With both CCDs cooled & ready to go, it's Show Time! We selected the Low Res mode & fed a halogen light source into fibres A & B...
Switch to the red camera PC & fire the shutter!
Whooo Hooo! We have an échellogram :D The double traces are due to both the star & sky fibres being illuminated at the same time.
The light distribution's not quite what it should be so the red fold mirror had to be adjusted. Tilting it in the horizontal plane shifts the orders vertically & gets the right wavelength range onto the detector.
& then vertical tilting of the mirror shifts the whole échellogram horizontally. The 2 frames below show successive images after making such an adjustment (looking better on the left).
Ray consults his notes & confirms that the red channel images are back to what they looked like in Durham :)
Now for the blue arm! Same treatment, but we're not getting the results we expect. We need to translate the pupil mirror beyond the stage's travel in order to get the orders in focus, & even then, we end up with a focus gradient. & the orders are more tilted than they should be. Hmmm...
Time to get back in the tank to retrace our steps & confirm that everything makes sense. By blasting light in through the LR mode fibres we can use a screen to examine the beam footprint on each successive surface to check that it's centred all the way through the system. First we see the white patch on the collimator mirror.
Then follow it to the grating where it forms an ellipse on the tilted grating surface.
Then after bouncing back off the collimator, the strip of dispersed light comes to a focus just in front of the dichroic.
On the other side of the dichroic we see only the red (well, orange actually) component that gets transmitted.
This diverges & lands on the red pupil mirror.
Which then reflects the light to the red fold mirror.
This in turn directs the beam it into the red VPH cross-disperser.
& then on into the red camera barrel.
Since we know the red channel's happy, we can now compare all the footprints of the blue (turquoise!) beam & adjust the optics to get things centred again. This was necessary since we did a lot of fiddling in trying to get rid of the mysterious tilts. Here we see the beam reflected from the dichroic hitting the blue pupil mirror.
Then the blue fold mirror.
& the blue VPHG.
Before disappearing down the blue camera barrel.
This exercise got the various optics back to their nominal positions but - alas, we're still not getting good images in the blue... Eddy meanwhile did his best to stay out of all this optical trouble by burying himself in a pile of LabVIEW.
This is the monitoring GUI that displays the status of the instrument, including its various mechanisms, sensors, configurations & the exposure meter.
Having done all we could with the halogen light source, we connected up the Thorium Argon lamp so that we could take arc exposures which provide more useful focus information.

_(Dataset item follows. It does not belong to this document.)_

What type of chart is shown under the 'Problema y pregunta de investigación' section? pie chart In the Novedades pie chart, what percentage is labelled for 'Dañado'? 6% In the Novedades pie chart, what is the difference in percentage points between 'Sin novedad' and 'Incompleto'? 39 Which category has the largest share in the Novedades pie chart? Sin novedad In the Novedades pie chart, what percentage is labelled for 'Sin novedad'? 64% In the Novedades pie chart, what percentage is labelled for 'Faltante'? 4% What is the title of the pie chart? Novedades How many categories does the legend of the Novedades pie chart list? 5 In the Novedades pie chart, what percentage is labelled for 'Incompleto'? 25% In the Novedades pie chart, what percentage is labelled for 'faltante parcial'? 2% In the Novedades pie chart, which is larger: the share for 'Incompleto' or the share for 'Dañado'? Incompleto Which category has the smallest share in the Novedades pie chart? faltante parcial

The red channel yielded a pretty healthy looking arc, albeit with some of the brightest lines saturating. There's also some stray light thanks to these frames being taken with the tank open.
But again, the blue arm's not doing so well... There's a focus gradient in both the vertical & the horizontal. The lower intensity of the arc frames also revealed a lot of structure in the bias. Some work to be done here to figure out what's going on!
So much for the day's action - now for the night-time news... The weather wasn't exactly on our side, but we did get a chance to briefly go on-sky with the Fibre Instrument Feed (FIF) & its auto-guider before the humidity got too high! Here's the SALTICAM view of the first field we looked at to find a brightish star.
Flipping the payload fold mirror switches from the SALTICAM port to the FIF bay & we see stars! They're out of focus, but they be stars :)
Thea adjusted the telescope's focus (& noted the offset between the SALTICAM & FIF focus positions so that the guys can shim it out tomorrow) & then they switched from the FIF acquisition camera to the guider's camera. Darragh had bet that the 2 would not be parfocal & so he promptly owed Ockert 2 beers :)
Extremely proud parents Janus & Ockert admire their handiwork while proud Oom Darragh looks on :)
There was just enough time to quickly check the orientations (moving the star to the left here means moving it up over there etc) & also to mark where one should put the star on SALTICAM for it to appear in the FIF field of view.
Unfortunately the dewpoint-delta (the difference
between the temperature inside the dome & the dewpoint) soon went
below the 2.5 C limit so we had to close up...
Frustrating to have to pack it in early, but Great to get on-sky for first-light on the guider (recall that first-light for the FIF on its own happened back in July) & to have everything perform Beautifully! :) Very cool indeed O & J!